#### Directions:
• A. Write out, word for word, the part of the volleyball coaches article that opens with the words containing "Deese went on" and closes with "an undefeated season.".
• B. Extend the article about the two volleyball coaches from Purnell Swett and Prospect Elementary, continuing on from the point where it stops.

==== Page text

Deese went on to earn conference player of the year honors in basketball as a junior at Union Pines, and twice made all-conference in volleyball before graduating in 2000. Hill graduated from North Moore in 2003 after earning all-conference honors in three sports.

About a dozen years after that first acquaintance, the UNC-Pembroke graduates are combining to give the volleyball program at Purnell Swett High School in Pembroke a big boost.

Last month, Deese was honored as the Two Rivers Conference Volleyball Coach of the Year. A few miles away, Hill led the 7th and 8th grade team of one of the district's feeder schools, Prospect Elementary, to an undefeated season.

The daughter of Darrell and Susan Marks of Foxfire, Deese played two years of basketball and one year of volleyball in college and is one course away from receiving a master's degree.

In her first season as the coach at Purnell Swett, she led a Rams squad that won only one game the year before to a league record of 7-5 and a spot in the state playoffs.

Valerie Maness, her volleyball coach at Union Pines, is not surprised about her early success as a coach.

"Corey was never one that had to be motivated to play well and that's just carried over to her coaching," Maness says. "She's going to give her best and she's going to require the best from her kids on the court and off the court.

"She's just starting, so look for good things."

Deese gained insights into coaching early from her father who coached many of the basketball teams she played on. And at the ripe old age of 14, she began coaching an AAU team that included Hill as one of its players.

"I think because I was older, they listened to me," Deese recalls. "I enjoyed it and that's where it started."

Hill is the daughter of Ricky and Tammy Hill of Bennett. Her brother Chad is the varsity baseball coach at Union Pines. In her senior volleyball season at UNC-P in 2006, she was second on the team in kills and digs, and led the Braves in service aces. She is scheduled to receive a master's degree in education from the school later this month.

========
==== Data supplied

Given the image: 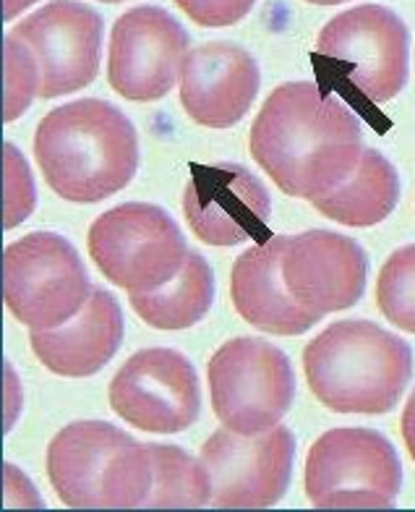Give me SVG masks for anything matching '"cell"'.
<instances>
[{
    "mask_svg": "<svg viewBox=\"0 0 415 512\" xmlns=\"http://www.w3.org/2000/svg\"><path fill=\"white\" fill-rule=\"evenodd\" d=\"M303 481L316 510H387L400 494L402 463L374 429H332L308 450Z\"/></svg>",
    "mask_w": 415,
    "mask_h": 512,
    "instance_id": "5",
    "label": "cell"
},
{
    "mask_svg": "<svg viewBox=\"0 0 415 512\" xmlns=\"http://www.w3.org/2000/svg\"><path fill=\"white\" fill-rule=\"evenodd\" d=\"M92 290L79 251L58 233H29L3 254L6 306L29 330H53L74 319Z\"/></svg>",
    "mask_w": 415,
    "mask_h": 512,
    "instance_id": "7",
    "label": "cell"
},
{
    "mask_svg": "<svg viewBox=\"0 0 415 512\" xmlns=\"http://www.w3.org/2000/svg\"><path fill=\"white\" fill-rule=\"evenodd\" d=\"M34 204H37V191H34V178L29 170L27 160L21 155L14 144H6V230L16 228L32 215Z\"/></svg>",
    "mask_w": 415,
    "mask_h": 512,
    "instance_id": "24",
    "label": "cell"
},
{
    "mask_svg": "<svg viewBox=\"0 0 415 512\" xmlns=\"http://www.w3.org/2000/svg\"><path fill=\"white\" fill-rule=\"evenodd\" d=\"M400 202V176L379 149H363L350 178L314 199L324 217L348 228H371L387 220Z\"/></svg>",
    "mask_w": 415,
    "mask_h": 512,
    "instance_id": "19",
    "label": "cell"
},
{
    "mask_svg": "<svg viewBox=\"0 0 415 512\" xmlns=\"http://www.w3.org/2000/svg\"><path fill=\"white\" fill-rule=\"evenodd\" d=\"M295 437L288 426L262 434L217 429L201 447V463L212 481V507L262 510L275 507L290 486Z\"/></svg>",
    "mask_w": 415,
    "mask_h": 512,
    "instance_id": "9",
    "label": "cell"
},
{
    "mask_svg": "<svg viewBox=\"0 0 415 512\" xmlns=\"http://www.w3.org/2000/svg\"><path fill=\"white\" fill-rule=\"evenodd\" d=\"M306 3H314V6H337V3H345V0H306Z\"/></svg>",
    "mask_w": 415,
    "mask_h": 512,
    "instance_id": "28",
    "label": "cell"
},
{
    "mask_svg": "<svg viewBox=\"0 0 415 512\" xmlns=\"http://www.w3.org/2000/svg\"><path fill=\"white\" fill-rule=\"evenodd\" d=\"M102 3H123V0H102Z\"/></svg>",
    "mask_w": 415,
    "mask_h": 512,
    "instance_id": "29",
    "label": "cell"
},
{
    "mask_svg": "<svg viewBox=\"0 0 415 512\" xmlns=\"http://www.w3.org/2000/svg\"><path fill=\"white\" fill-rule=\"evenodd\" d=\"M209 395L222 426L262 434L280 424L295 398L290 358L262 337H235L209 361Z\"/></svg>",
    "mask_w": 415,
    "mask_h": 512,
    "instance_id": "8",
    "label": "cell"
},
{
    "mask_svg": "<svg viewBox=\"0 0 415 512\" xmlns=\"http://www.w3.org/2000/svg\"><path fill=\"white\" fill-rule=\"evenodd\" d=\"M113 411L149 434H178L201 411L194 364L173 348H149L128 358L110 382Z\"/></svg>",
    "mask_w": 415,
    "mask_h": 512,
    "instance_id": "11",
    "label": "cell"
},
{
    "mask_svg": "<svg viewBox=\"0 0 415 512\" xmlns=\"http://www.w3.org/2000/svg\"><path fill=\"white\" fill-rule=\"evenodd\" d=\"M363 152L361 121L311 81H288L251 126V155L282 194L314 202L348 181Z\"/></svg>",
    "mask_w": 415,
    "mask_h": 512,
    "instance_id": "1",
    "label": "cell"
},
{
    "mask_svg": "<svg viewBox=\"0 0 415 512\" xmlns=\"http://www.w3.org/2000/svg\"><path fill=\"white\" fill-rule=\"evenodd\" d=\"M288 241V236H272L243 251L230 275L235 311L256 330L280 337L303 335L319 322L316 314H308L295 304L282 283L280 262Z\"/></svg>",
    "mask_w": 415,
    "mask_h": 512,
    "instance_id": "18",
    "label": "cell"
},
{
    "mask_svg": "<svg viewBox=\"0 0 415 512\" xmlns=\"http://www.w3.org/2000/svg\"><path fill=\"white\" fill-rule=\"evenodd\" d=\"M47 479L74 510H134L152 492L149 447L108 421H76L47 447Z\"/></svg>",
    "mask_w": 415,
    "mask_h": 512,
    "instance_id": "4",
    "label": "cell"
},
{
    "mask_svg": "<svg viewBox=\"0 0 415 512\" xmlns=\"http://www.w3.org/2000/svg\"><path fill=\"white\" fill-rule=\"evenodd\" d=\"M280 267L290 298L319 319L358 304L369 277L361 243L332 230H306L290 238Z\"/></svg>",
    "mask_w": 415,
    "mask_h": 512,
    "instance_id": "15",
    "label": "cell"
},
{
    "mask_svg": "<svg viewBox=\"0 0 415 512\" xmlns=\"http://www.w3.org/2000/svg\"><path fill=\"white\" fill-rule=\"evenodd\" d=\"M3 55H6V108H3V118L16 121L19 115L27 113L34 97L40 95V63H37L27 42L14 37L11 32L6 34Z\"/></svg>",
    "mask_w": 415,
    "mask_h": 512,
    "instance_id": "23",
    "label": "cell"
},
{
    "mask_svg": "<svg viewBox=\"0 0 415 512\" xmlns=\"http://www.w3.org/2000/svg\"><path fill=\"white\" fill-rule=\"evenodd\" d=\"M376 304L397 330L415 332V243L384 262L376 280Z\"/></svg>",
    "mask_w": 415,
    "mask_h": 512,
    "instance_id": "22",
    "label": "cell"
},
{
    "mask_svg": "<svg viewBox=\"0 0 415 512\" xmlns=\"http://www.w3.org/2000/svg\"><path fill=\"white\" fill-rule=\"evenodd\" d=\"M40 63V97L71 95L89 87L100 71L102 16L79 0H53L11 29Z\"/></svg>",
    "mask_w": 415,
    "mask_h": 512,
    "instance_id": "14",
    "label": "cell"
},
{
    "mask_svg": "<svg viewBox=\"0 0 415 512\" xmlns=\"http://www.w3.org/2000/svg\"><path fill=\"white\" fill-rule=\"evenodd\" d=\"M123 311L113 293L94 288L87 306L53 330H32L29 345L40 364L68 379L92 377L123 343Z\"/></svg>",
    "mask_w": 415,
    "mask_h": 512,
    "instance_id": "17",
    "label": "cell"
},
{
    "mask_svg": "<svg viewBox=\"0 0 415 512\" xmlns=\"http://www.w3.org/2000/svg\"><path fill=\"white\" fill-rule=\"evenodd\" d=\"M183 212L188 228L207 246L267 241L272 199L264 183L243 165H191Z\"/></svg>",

========

#### Results of the tasks:
• A.
Deese went on to earn conference player of the year honors in basketball as a junior at Union Pines, and twice made all-conference in volleyball before graduating in 2000. Hill graduated from North Moore in 2003 after earning all-conference honors in three sports.

About a dozen years after that first acquaintance, the UNC-Pembroke graduates are combining to give the volleyball program at Purnell Swett High School in Pembroke a big boost.

Last month, Deese was honored as the Two Rivers Conference Volleyball Coach of the Year. A few miles away, Hill led the 7th and 8th grade team of one of the district's feeder schools, Prospect Elementary, to an undefeated season.

• B.
In 2003, the two friends became reacquainted as members of the Brave volleyball team.

"The day she came for tryouts," Deese says, "I saw her in the hallway and it was just like old times. I sat and talked with her mom and her dad. We hit it off like always."

Deese played basketball for two years at UNC-P. She received scholar-athlete awards as a member of the basketball and volleyball teams before a severe ankle injury, suffered while playing volleyball, ended her competitive career.

"She went to college as an athlete and became a student," Darrell Marks says.

Upon graduation, Deese became an art teacher at Prospect Elementary and also coached the school's first volleyball team. The Wildcats compiled a record of 25-3 in her two years at the helm.

She and Hill also helped improve the skill level of current and future high school players by collaborating on three years of summer volleyball camps. That gave Deese a head start when practices for her first Purnell Swett squad began last summer.

"We play the Fayetteville schools that play Junior Olympic volleyball year round," Deese says. "We were just years behind, so this year we started workouts the week school got out for the summer."

Before the season began in August, the new coach asked her players to set some goals. One of them was to win half of their games.

"I told them you're coming off a season where you only won one game," she recalls. "Why don't we shoot lower, and if we reach it, then we'll increase it. Honestly, after that first game against Scotland, I didn't think they'd win 25 per cent of their games."

After starting off 0-3, the Rams posted a dramatic come-from-behind win at E.E. Smith. They won 10 of their next 16 matches before losing in the semi-finals of the conference tournament and in a first round state playoff match at Hoggard to finish 10-11.

"It was more of a mental thing with them than skills," Deese says. "They had been going to the gym for so long expecting to lose -- that had been their mentality. You had to teach them how to be winners."

The coach of the year recognition was secondary to the post season honors received by her players.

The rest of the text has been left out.